Il gère aussi le budget et les délais : recadrer un centre en retard sur le recrutement, arbitrer entre coût et qualité, relancer un prestataire. En fin d'étude, il contribue au rapport final et parfois aux publications scientifiques. L'anglais est utilisé en permanence, car la plupart des essais sont internationaux.
Le métier s'exerce principalement en bureau, chez un laboratoire pharmaceutique (le promoteur), dans une CRO (société prestataire spécialisée en recherche clinique, qui concentre aujourd'hui une grande partie de l'activité), ou dans un CHU / centre de lutte contre le cancer pour la recherche académique. Les horaires sont plutôt classiques, mais les périodes de dépôt réglementaire ou de clôture d'étude peuvent être intenses. Le télétravail partiel est très répandu dans le secteur.
Des déplacements ponctuels sont fréquents : visites de centres investigateurs, réunions d'investigateurs, congrès, réunions internationales avec les équipes basées à l'étranger. La charge mentale est réelle : il faut jongler avec des contraintes réglementaires strictes, des budgets serrés et de nombreux interlocuteurs.

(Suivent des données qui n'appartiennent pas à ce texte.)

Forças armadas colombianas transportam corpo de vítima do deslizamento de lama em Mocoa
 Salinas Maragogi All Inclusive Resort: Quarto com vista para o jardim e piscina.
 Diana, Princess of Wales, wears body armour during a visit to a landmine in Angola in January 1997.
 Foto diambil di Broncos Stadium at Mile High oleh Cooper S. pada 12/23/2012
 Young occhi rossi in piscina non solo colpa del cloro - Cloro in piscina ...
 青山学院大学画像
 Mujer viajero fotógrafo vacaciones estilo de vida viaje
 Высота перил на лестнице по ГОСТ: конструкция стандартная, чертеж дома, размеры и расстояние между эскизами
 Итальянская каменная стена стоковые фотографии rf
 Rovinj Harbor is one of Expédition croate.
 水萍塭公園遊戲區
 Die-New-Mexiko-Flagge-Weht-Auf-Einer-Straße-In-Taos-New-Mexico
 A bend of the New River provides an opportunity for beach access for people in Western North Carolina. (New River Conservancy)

On n'accède presque jamais à ce poste directement après les études : le parcours classique passe par 3 à 5 ans comme ARC (attaché de recherche clinique) ou coordinateur d'études cliniques. Ensuite, l'évolution peut se faire vers des études plus complexes (phases précoces, oncologie, thérapies innovantes), vers un portefeuille international (Global Trial Leader), puis vers des postes de directeur des opérations cliniques ou de responsable du développement clinique.
Des passerelles existent aussi vers les affaires réglementaires, la pharmacovigilance, l'assurance qualité, le medical writing ou les affaires médicales. Certains professionnels expérimentés deviennent consultants indépendants auprès de laboratoires et de biotechs.
La recherche clinique recrute : l'industrie pharmaceutique externalise massivement ses études vers les CRO, qui représentent une part majeure de l'activité et emploient plusieurs milliers de personnes en France (l'AFCROS regroupe plus d'une centaine d'entreprises et environ 3 000 salariés du secteur). Les profils expérimentés en opérations cliniques sont recherchés, notamment en oncologie, maladies rares et thérapies innovantes. La difficulté principale n'est pas de trouver un poste une fois expérimenté, mais de franchir la première marche : les postes de chef de projet exigent presque toujours plusieurs années comme ARC. Les principaux employeurs sont les laboratoires pharmaceutiques, les CRO, les biotechs, les fabricants de dispositifs médicaux, ainsi que les CHU et centres de lutte contre le cancer côté recherche académique. Le marché est concentré en Île-de-France, avec des pôles à Lyon, Toulouse, Lille, Strasbourg et Nantes.